Già!! La giustizia e le nostre vite in mano a chi?
«Antonio Di Pietro è il primo a lasciare l'ufficio di Borrelli. È irriconoscibile. Cammina come un ubriaco, quasi appoggiandosi ai muri». Così scrive Goffredo Buccini sul Corriere della Sera del 24 luglio 1993, il giorno dopo il suicidio di Raul Gardini.
«Per me fu una sconfitta terribile - racconta oggi Antonio Di Pietro ad Aldo Cazzullo su “Il Corriere della Sera” -. La morte di Gardini è il vero, grande rammarico che conservo della stagione di Mani pulite. Per due ragioni. La prima: quel 23 luglio Gardini avrebbe dovuto raccontarmi tutto: a chi aveva consegnato il miliardo di lire che aveva portato a Botteghe Oscure, sede del Pci; chi erano i giornalisti economici corrotti, oltre a quelli già rivelati da Sama; e chi erano i beneficiari del grosso della tangente Enimont, messo al sicuro nello Ior. La seconda ragione: io Gardini lo potevo salvare. La sera del 22, poco prima di mezzanotte, i carabinieri mi chiamarono a casa a Curno, per avvertirmi che Gardini era arrivato nella sua casa di piazza Belgioioso a Milano e mi dissero: "Dottore che facciamo, lo prendiamo?". Ma io avevo dato la mia parola agli avvocati che lui sarebbe arrivato in Procura con le sue gambe, il mattino dopo. E dissi di lasciar perdere. Se l'avessi fatto arrestare subito, sarebbe ancora qui con noi».
Ma proprio questo è il punto. Il «Moro di Venezia», il condottiero dell'Italia anni 80, il padrone della chimica non avrebbe retto l'umiliazione del carcere. E molte cose lasciano credere che non se la sarebbe cavata con un interrogatorio. Lei, Di Pietro, Gardini l'avrebbe mandato a San Vittore?

__Compiti da svolgere__.
1 – Riporti parola per parola il passo del brano su Gardini da "Già!! La giustizia" a "di Raul Gardini.".
2 – Traduca in inglese questa frase del brano su Gardini: «Ma io avevo dato la mia parola agli avvocati che lui sarebbe arrivato in Procura con le sue gambe, il mattino dopo.»
I record non servono per lo svolgimento.

__Voci estratte__.
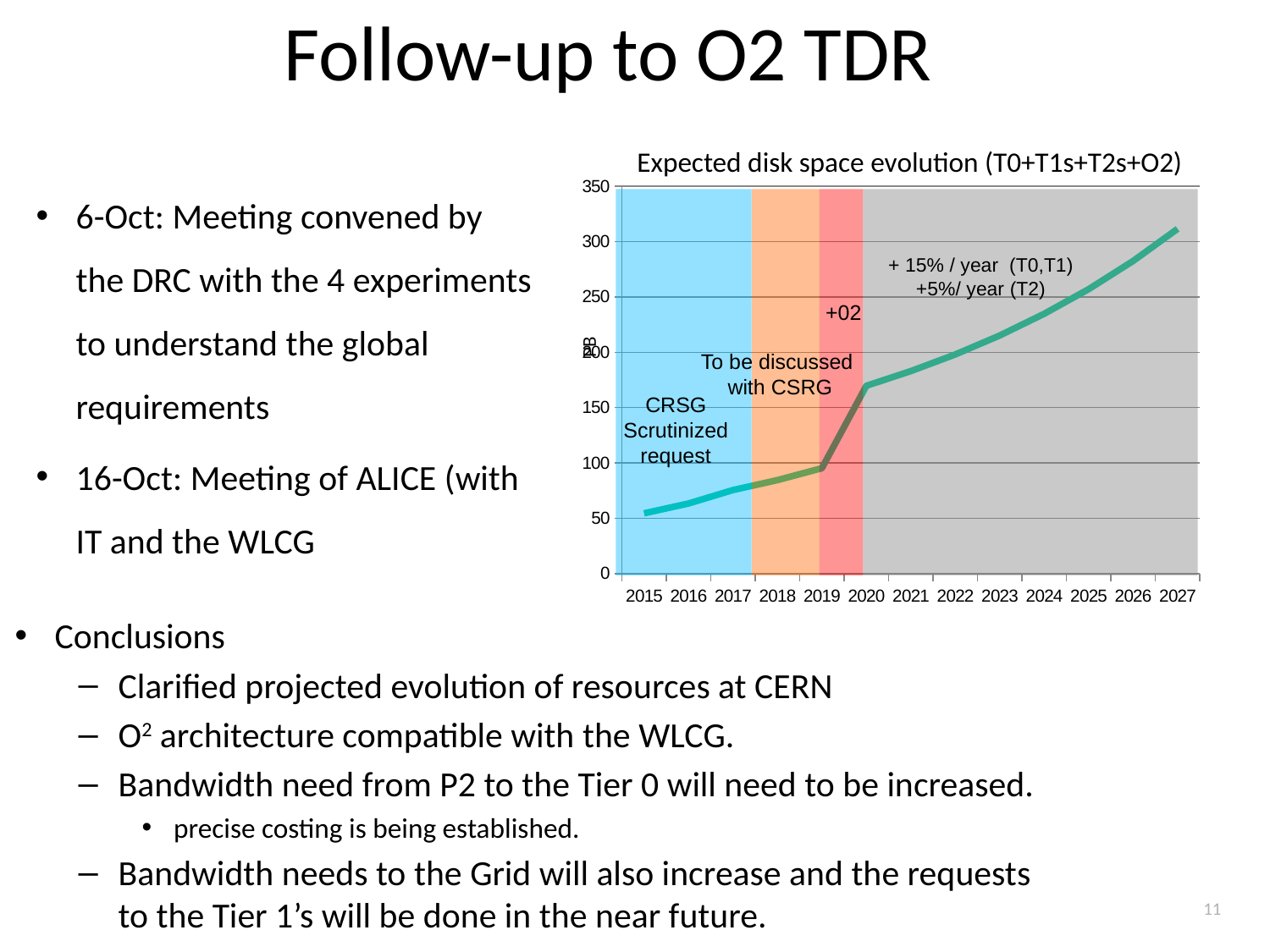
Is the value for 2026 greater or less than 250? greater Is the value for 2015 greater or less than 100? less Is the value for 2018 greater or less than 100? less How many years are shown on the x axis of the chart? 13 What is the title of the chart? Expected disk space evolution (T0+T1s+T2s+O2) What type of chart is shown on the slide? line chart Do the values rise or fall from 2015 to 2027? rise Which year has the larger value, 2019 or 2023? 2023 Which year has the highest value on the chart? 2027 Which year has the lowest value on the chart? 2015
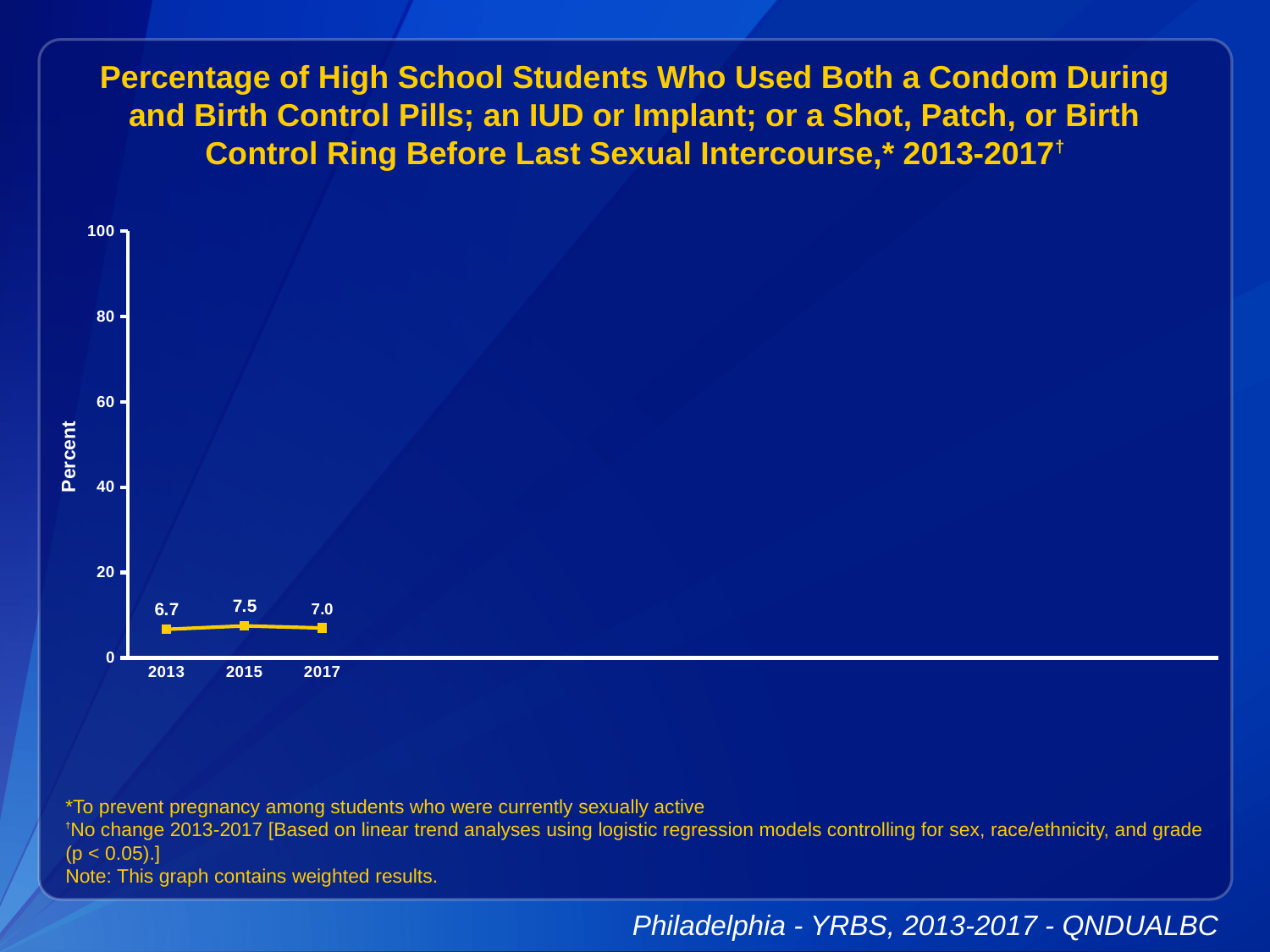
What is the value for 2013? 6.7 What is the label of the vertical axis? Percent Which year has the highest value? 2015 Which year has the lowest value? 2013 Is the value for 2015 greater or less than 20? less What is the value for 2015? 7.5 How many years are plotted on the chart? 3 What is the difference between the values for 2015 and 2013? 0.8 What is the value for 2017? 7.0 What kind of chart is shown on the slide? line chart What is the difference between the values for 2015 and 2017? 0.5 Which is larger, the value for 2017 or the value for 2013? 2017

...

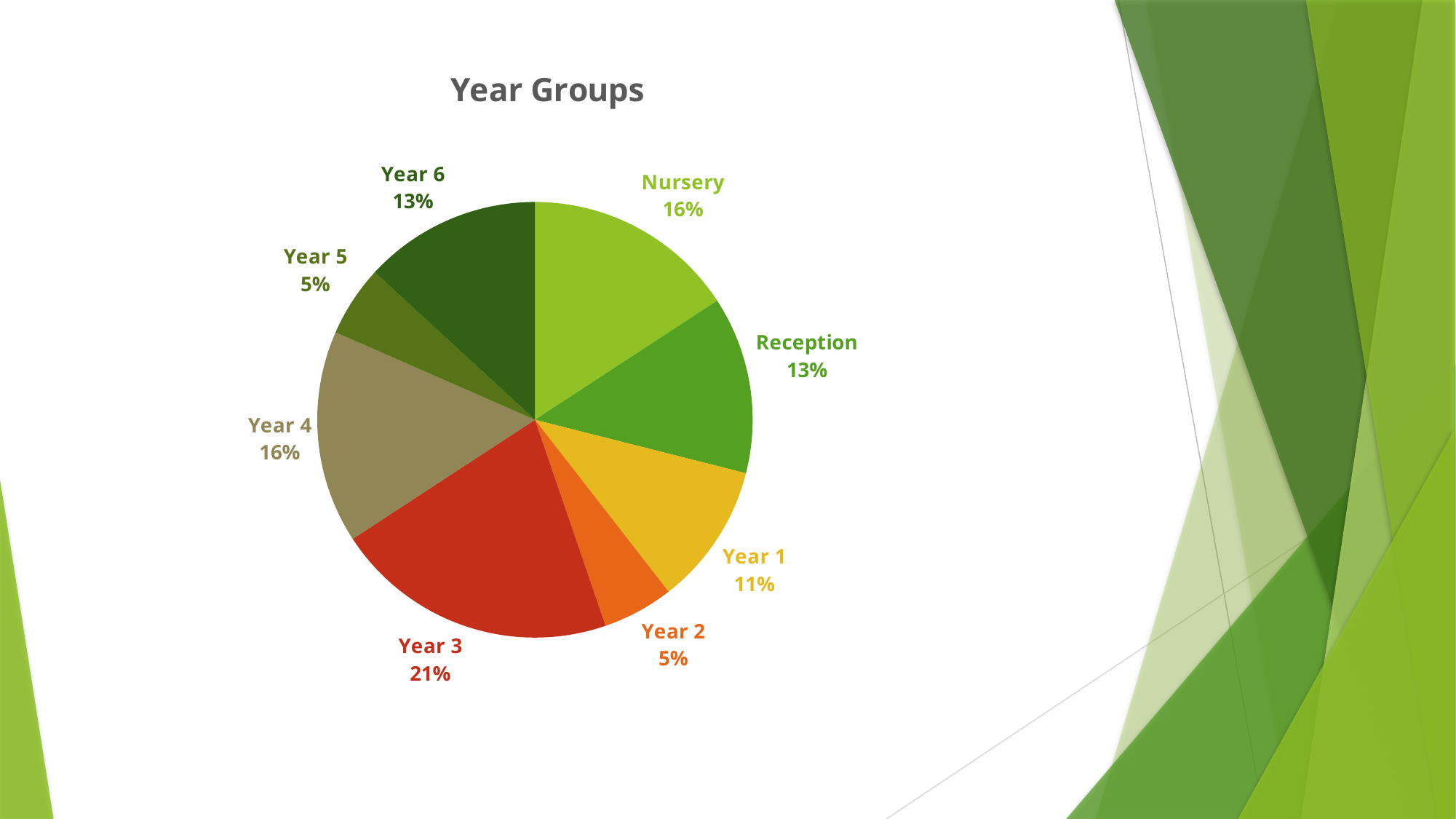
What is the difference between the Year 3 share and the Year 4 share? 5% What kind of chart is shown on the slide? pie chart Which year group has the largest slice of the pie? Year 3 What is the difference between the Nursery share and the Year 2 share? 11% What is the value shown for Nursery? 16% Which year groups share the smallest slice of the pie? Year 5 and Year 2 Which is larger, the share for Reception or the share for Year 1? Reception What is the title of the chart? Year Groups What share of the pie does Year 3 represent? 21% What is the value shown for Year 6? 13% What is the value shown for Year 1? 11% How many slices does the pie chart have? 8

__Soluzioni dell'esercizio__.
1 –
Già!! La giustizia e le nostre vite in mano a chi?
«Antonio Di Pietro è il primo a lasciare l'ufficio di Borrelli. È irriconoscibile. Cammina come un ubriaco, quasi appoggiandosi ai muri». Così scrive Goffredo Buccini sul Corriere della Sera del 24 luglio 1993, il giorno dopo il suicidio di Raul Gardini.

2 – But I had given my word to the lawyers that he would come to the prosecutor's office on his own two feet the next morning.